• _Dataset content_:
+ + + + + + +
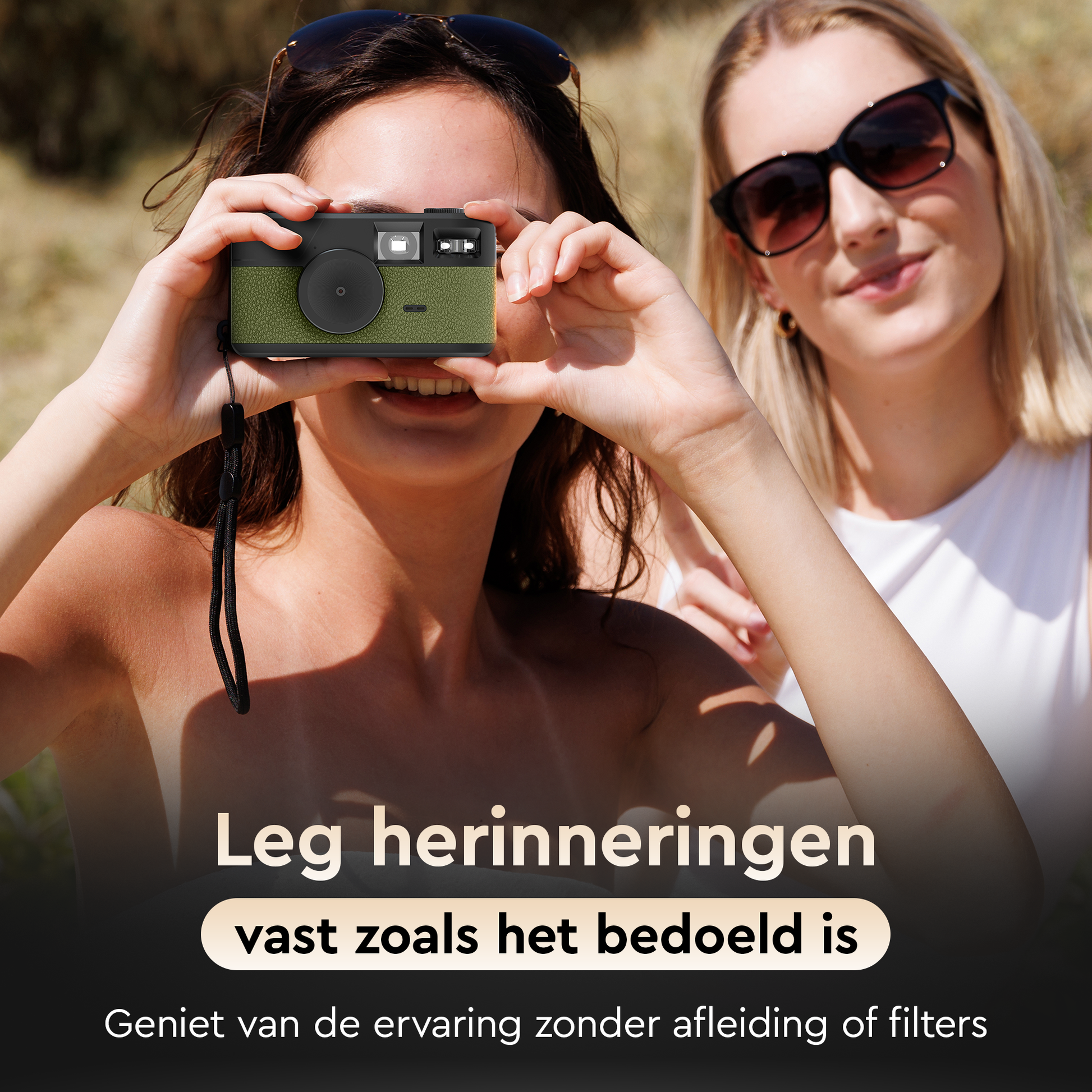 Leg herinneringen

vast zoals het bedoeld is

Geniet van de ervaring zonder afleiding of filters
+ + + + + + +
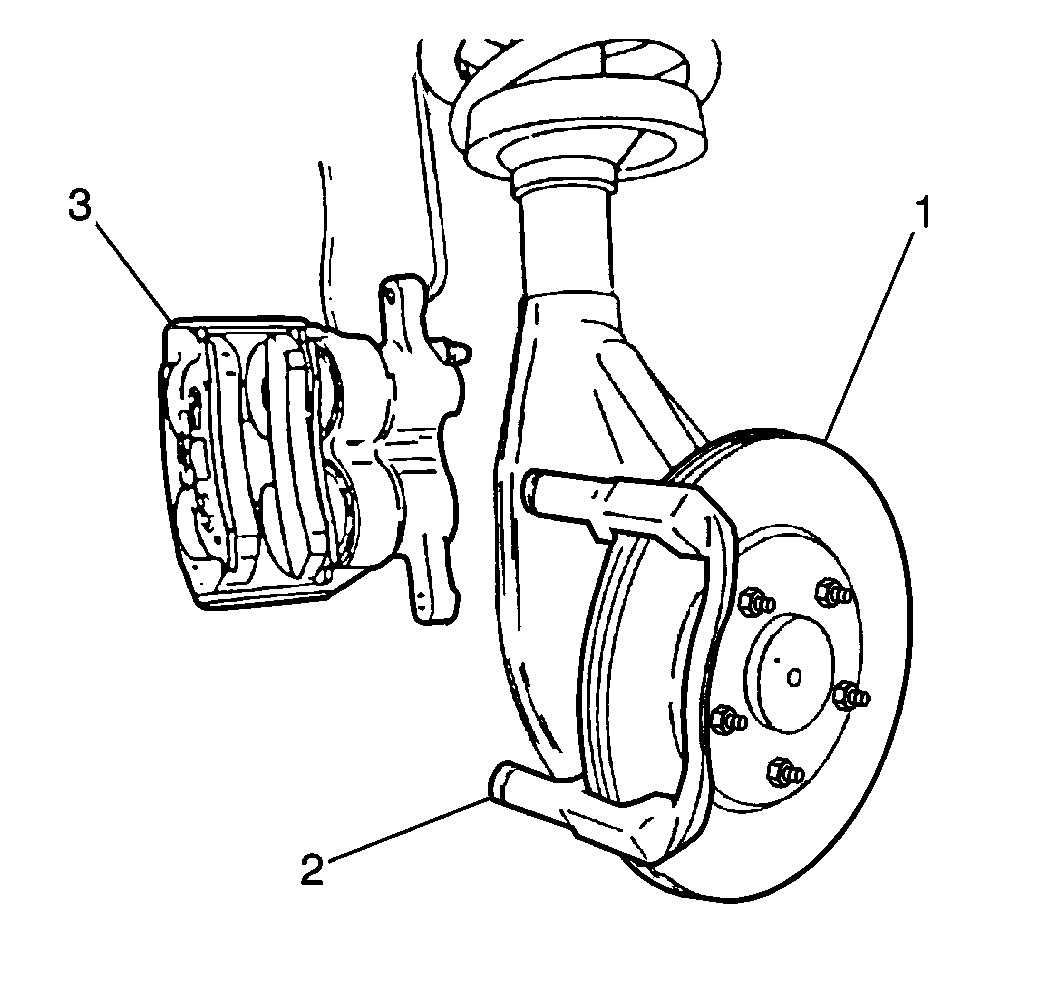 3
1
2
+ + + + + + +
Go to the line in the material above that contains "vast zoals het bedoeld is" and copy exactly from there through the line that contains "Geniet van de", stopping after it.

• _Written response_:
vast zoals het bedoeld is

Geniet van de ervaring zonder afleiding of filters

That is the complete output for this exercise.